THE PROBLEM WITH ALMAJIRI EDUCATION IN NIGERIA.

THE PROBLEMS WITH ALMAJIRI EDUCATION IN THE NORTHERN NIGERIA
TAMEEM Y GARGA
 HAFYDOF
BRIEF HISTORY
The word ALMAJIRI is derived from the Arabic word Almuhajirun which means the migrants.  I think the word was first used, in Islamic history, to mean the Muslims who migrated along the Prophet from Maccah to Madina. Since then, the term has been used in the Islamic organizations, schools and other Islamic institutions.  I think there was an Islamic organization called Almuhajiroun in the Uk until 2005 where the Government of UK named it as a terrorist group which led to its official banning in August 2005.
Almajiri is used since the establishment of Islamic schools in Borno since 11th century; that is, approximately, 500 years after the inception of the terminology in Islam. The terminology enjoyed more popularity with the advent of Usmanu bin Fodio toward the middle of 18th century. 

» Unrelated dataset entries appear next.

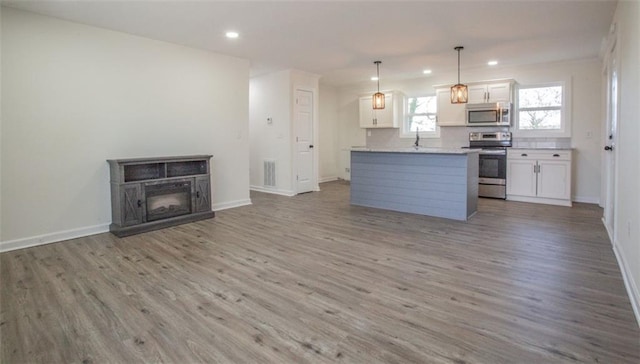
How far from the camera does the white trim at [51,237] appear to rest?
3.81m

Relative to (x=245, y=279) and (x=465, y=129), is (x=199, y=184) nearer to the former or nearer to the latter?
(x=245, y=279)

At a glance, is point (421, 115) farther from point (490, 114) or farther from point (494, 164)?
point (494, 164)

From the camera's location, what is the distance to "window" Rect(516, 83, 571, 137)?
6384 millimetres

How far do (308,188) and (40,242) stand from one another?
4.65 meters

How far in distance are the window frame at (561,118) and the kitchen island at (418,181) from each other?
2066mm

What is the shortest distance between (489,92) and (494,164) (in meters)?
1.40

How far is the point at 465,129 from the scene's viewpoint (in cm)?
737

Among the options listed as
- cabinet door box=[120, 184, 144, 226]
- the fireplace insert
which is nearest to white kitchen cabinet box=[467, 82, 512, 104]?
the fireplace insert

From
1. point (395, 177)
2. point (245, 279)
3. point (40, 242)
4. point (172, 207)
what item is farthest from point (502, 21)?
point (40, 242)

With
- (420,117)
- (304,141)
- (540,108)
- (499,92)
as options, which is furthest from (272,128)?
(540,108)

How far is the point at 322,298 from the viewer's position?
2.60 metres

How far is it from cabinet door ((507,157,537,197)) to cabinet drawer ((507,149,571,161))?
0.07 metres

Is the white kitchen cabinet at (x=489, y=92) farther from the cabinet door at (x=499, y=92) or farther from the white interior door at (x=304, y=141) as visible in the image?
the white interior door at (x=304, y=141)

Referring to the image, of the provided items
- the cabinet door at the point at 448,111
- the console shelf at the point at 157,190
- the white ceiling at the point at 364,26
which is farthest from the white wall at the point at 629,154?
the console shelf at the point at 157,190
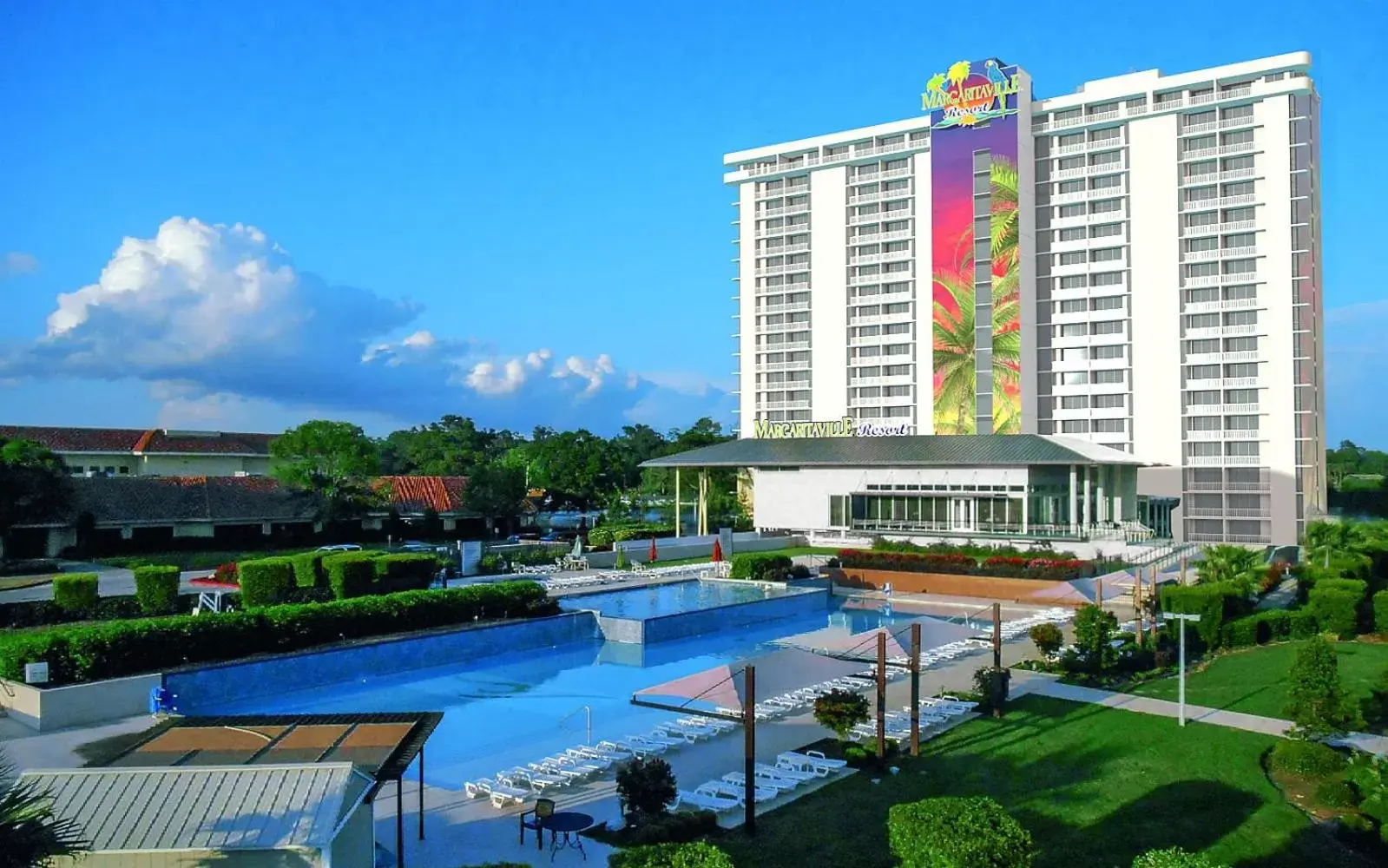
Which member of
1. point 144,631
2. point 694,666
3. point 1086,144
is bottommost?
point 694,666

Just before the coming of the Britishers (colonialists) Islamic school was solely under the control and management of the Hausa rulers.  There was a special consideration for the Almajiris from the public treasury. In the precolonial north, the Almajiris mostly lived with their parents. At that time the system was maintained by the public treasury helping the teachers and their pupils. They were supported by the social welfare: Zakkat and Waqaf (DEDICATION)
NOW THE PROBLEMS
The real problem stared with the colonial conquest when such schools were formally abolished. The Emirs lost total control the Almajiri system as they were indirectly been conquered.   Since then till today, the pupils and their teachers live on what the students begged on the streets. The students wander in the market places begging for survival. They spend a lot of their time in the marketplace waiting to the travelers to give the Sadaqah rather than learning.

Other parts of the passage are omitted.